Online spending is increasing at an accelerated pace every year. During the first 56 days of the 2006 holiday season, total online retail spending reached $23.11 billion, marking a 26 percent increase compared to the corresponding days in 2005, according to comScore.
My own observations of online sales shows that these customers are driven by discounts and savings, with “saving time” and “free shipping” coming in a close second and third.
So being ready for the holiday season is important – anyone can understand that. But being ready to hit the ground running when everyone is back from vacation after Labor Day requires advanced planning. In the catalog world, holiday catalogs will begin to pile up in your mailbox in early October. You can be sure that marketers were discussing those plans well before Memorial Day.
If you have not made any significant plans to market your product or services for the upcoming holiday season, here are several things you can do to be ready for action.
Optimize your Web site. Search engine optimization is the most effective way to market your product or service on the Internet. SEO inspires organic search, which is the way your listing can reach the first page of the big search engines like Google and Yahoo. Educate yourself if you are not aware. Paid search and sponsored listings are not nearly as effective.
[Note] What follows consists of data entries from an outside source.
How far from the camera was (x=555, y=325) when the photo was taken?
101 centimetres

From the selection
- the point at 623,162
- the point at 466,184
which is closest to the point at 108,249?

Re-evaluate your prospect lists. Your business is constantly facing new challenges and changes in the marketplace that you must manage. It’s unlikely that every top prospect from even a year or two ago will remain a top prospect. New prospects should emerge and older, less likely ones will be downgraded in your priority list.
Review your company marketing material and marketing messaging. Are they up to date and easy to understand and distribute? Do they say what your company really does and can do for your prospects and customers?
Clean up your direct mail and e-mail marketing lists. Postage went up May 14 and is expected to increase again in 2008. So it makes sense to consider who is getting your physical mailings. The bottom 10 percent of your customer database holds that distinction for good reason. Mail to them less frequently, send them e-mail instead or cut some of them altogether. Take your postal savings and invest it in the top 10 percent of your customer database.
Use new media to promote your business. Ask yourself how a variety of new marketing channels, mobile marketing, social marketing and blogging, along with product or business placement in places like Secondlife.com, can help your business reach new customers.